Rickmers - Ein Leben für die Schifffahrt

Stand: 22.05.2023 19:54 Uhr

1834 gründet Rickmer Clasen Rickmers in Bremerhaven eine Werft. Das Familienunternehmen meistert über die Jahre viele Krisen. 2017 muss die Rickmers-Group allerdings Insolvenz anmelden und wird übernommen.

Das Herz hat immer Recht. Deshalb heiratet der Helgoländer Holzschiffbauer Rickmer Clasen Rickmers (1807-1886) seine Verlobte Margaretha Reimers 1831 auch ohne deren väterlichen Segen. Der Pfarrer auf der Insel weigert sich, das Paar zu trauen. Die Eltern der Brautleute hatten sich während der Besatzungszeit der Engländer zerstritten. Das Paar flüchtet von Helgoland und beschließt den Bund fürs Leben heimlich im ostfriesischen Esens.

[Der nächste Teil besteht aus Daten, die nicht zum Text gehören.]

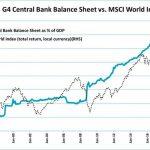 La planche à billets des banques centrales créée 2 choses: 1- une explosion des actifs boursiers, 2 – l'implosion de l'économie réelle !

Nach Feierabend Boote auf eigene Rechnung gebaut

Rickmer Clasen Rickmers um 1850, der Gründer der Rickmers Werft in Bremerhaven. © Rickmers Group Foto: Rickmers Group
Ein Mann mit Unternehmergeist: der Helgoländer Rickmer Clasen Rickmers um 1850.

Sie ziehen 1932 nach Bremerhaven - damals eine junge aufstrebende Stadt, gebaut als neuer Hafen für Bremen. Rickmers findet eine Anstellung als Meisterknecht. Bei der an der Geeste gelegenen Cornelius Janssen Werft wird er Vorarbeiter. Doch der gelernte Schiffszimmermann will aufsteigen - und dafür arbeitet er hart: Er baut nach Feierabend Boote auf eigene Rechnung und verdient sein Geld zudem als Lotse. Sein Konfirmationsspruch ist dabei sein Lebensmotto: "Fürchte Gott, tue Recht, scheue niemand."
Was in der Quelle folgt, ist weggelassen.